January 30, 2008

Immunity From War Crimes!?!?! Unbelievable...

This is a 2 minute video clip of Jack Cafferty on CNN describing the bill that was passed in 2006. This bill has a provision that will PARDON President Bush and all the members of his administration of ANY possible crimes connected with the torture and mistreatment of detainees dated all the way BACK to September 11, 2001. This goes against the Geneva Convention war crimes!!! What on earth are OUR Congress and Senate thinking passing this piece of crapola!
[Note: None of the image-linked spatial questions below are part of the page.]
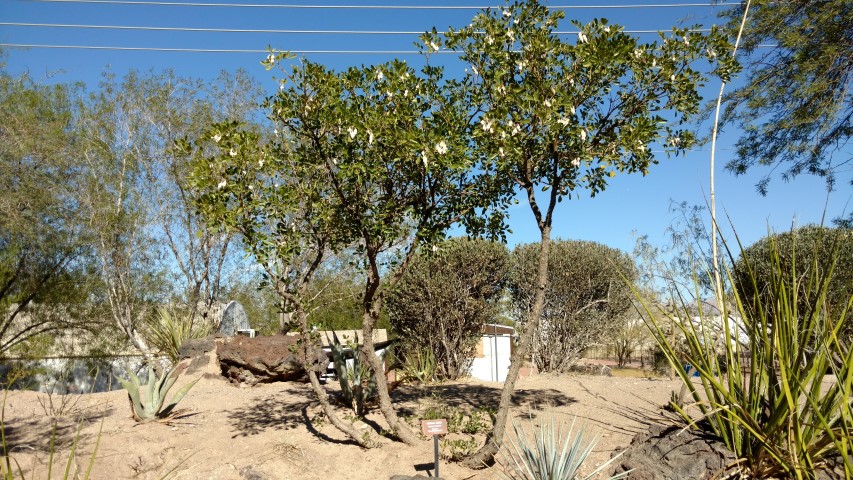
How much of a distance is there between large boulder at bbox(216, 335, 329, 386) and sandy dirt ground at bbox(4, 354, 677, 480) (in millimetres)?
1203

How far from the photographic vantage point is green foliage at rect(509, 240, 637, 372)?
49.8 feet

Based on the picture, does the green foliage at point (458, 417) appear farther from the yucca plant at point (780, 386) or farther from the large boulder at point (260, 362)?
the yucca plant at point (780, 386)

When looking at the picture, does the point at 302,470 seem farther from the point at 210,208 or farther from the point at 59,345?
the point at 59,345

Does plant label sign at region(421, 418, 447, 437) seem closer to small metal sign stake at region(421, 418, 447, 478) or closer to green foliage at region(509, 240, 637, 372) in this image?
small metal sign stake at region(421, 418, 447, 478)

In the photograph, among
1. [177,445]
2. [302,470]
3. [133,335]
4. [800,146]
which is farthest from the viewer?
[133,335]

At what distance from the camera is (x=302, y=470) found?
6836 millimetres

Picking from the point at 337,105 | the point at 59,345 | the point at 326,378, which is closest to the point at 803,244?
the point at 326,378

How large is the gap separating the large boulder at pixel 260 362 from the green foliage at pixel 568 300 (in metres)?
5.77

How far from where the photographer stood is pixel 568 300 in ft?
50.1

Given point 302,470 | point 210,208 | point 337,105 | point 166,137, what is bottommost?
point 302,470

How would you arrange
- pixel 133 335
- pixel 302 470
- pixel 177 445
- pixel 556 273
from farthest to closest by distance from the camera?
pixel 133 335, pixel 556 273, pixel 177 445, pixel 302 470

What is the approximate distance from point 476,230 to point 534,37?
2355mm

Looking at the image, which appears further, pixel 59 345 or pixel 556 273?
pixel 59 345

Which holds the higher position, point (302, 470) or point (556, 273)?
point (556, 273)
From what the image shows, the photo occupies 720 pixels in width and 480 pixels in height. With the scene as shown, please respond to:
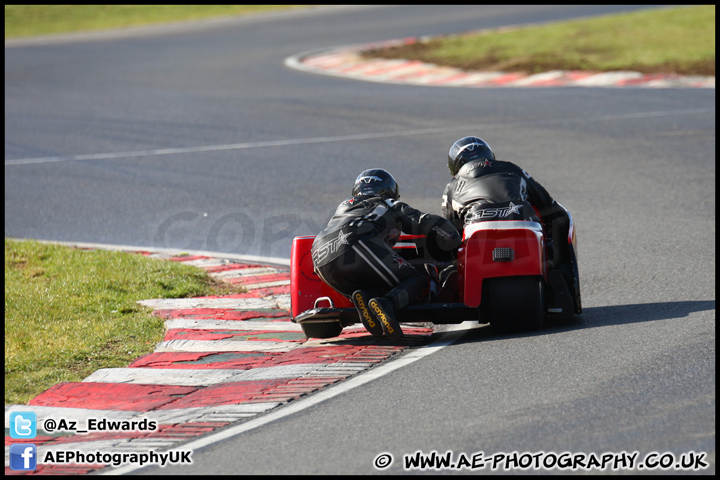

Okay, I looked up this bill that was passed in Wikipedia.org. The bill is titiled The Military Commissions Act of 2006. I have read this before, however I completely missed this pardon section. So, I re-read this entire page and wallah, there it was under the criminal and civil prosecutions section. Nevertheless, if wiki had not sectioned it off the way they did I probably would have never caught on to this outrageous section of the bill that OUR govenment passed! the following is taken from wiki:

First, the MCA changed the definition of war crimes for which US government defendants can be prosecuted. Under the War Crimes Act of 1996, any violation of Common Article 3 of the Geneva Conventions was considered a war crime and could be criminally prosecuted. Section 6 of the Military Commissions Act amended the War Crimes Act so that only actions specifically defined as "grave breaches" of Common Article 3 could be the basis for a prosecution, and it made that definition retroactive to November 26, 1997. The specific actions defined in section 6 of the Military Commissions Act include torture, cruel or inhumane treatment, murder, mutilation or maiming, intentionally causing serious bodily harm, rape, sexual assault or abuse, and the taking of hostages. According to Mariner of Human Rights Watch, the effect is "that perpetrators of several categories of what were war crimes at the time they were committed, can no longer be punished under U.S. law." The Center for Constitutional Rights adds:

The MCA’s restricted definitions arguably would exempt certain U.S. officials who have implemented or had command responsibility for coercive interrogation techniques from war crimes prosecutions.

This amendment is designed to protect U.S. government perpetrators of abuses during the "war on terror" from prosecution.